__SHORT TASK__
Copy each of the rows below word for word, leaving out the pictures.

__DATA SHOWN__

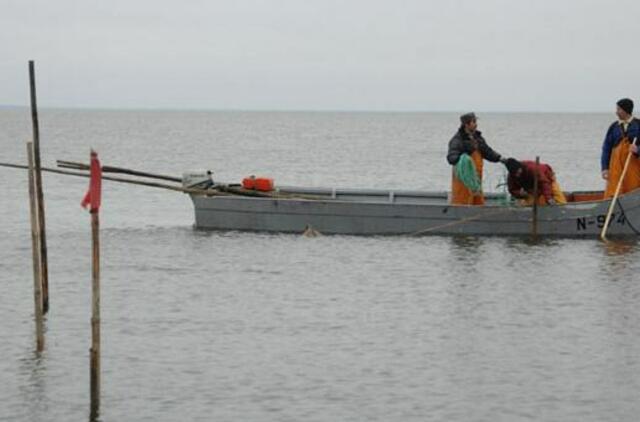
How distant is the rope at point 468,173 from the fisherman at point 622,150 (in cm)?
240

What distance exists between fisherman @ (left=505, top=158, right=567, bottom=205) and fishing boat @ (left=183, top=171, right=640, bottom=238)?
0.25 metres

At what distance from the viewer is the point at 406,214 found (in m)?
27.5

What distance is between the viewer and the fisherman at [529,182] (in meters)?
26.5

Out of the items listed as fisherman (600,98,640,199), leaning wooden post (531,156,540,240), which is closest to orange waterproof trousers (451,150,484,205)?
leaning wooden post (531,156,540,240)

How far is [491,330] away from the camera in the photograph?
61.6 ft

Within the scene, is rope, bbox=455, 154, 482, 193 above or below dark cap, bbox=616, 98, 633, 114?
below

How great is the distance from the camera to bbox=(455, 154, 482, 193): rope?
26.5 m

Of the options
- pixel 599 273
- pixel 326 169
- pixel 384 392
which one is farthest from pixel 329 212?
pixel 326 169

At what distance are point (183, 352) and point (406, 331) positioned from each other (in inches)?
127

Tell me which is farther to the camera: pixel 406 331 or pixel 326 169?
pixel 326 169

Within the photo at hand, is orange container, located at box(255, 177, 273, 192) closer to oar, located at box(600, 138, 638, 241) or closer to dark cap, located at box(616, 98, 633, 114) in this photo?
oar, located at box(600, 138, 638, 241)

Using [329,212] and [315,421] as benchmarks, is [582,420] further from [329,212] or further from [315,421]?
[329,212]

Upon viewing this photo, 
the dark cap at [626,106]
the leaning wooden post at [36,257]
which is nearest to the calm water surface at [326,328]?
the leaning wooden post at [36,257]

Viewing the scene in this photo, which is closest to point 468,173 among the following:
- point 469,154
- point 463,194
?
point 469,154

__OUTPUT FOR THIS EXERCISE__
How distant is the rope at point 468,173 from the fisherman at point 622,150 (in cm)?
240

What distance exists between fisherman @ (left=505, top=158, right=567, bottom=205) and fishing boat @ (left=183, top=171, right=640, bottom=238)?
0.25 metres

At what distance from the viewer is the point at 406,214 found (in m)?
27.5

What distance is between the viewer and the fisherman at [529,182] (in meters)?
26.5

Out of the items listed as fisherman (600,98,640,199), leaning wooden post (531,156,540,240), which is closest to orange waterproof trousers (451,150,484,205)?
leaning wooden post (531,156,540,240)

How far is [491,330] away from the camera in the photograph?
61.6 ft

Within the scene, is rope, bbox=455, 154, 482, 193 above or below dark cap, bbox=616, 98, 633, 114?
below

How great is the distance from the camera to bbox=(455, 154, 482, 193): rope?
26.5 m

Of the options
- pixel 599 273
- pixel 326 169
- pixel 384 392
which one is farthest from pixel 329 212?
pixel 326 169

At what distance are point (183, 352) and point (406, 331) positioned from each other (in inches)?
127

Tell me which is farther to the camera: pixel 406 331 or pixel 326 169?
pixel 326 169

Within the photo at hand, is orange container, located at box(255, 177, 273, 192) closer to oar, located at box(600, 138, 638, 241) or closer to dark cap, located at box(616, 98, 633, 114) in this photo?
oar, located at box(600, 138, 638, 241)

Using [329,212] and [315,421] as benchmarks, is [582,420] further from [329,212] or further from [315,421]?
[329,212]

Upon viewing this photo, 
the dark cap at [626,106]
the leaning wooden post at [36,257]
which is nearest to the calm water surface at [326,328]?
the leaning wooden post at [36,257]

Viewing the scene in this photo, which is closest to point 468,173 among the following:
- point 469,154
- point 463,194
?
point 469,154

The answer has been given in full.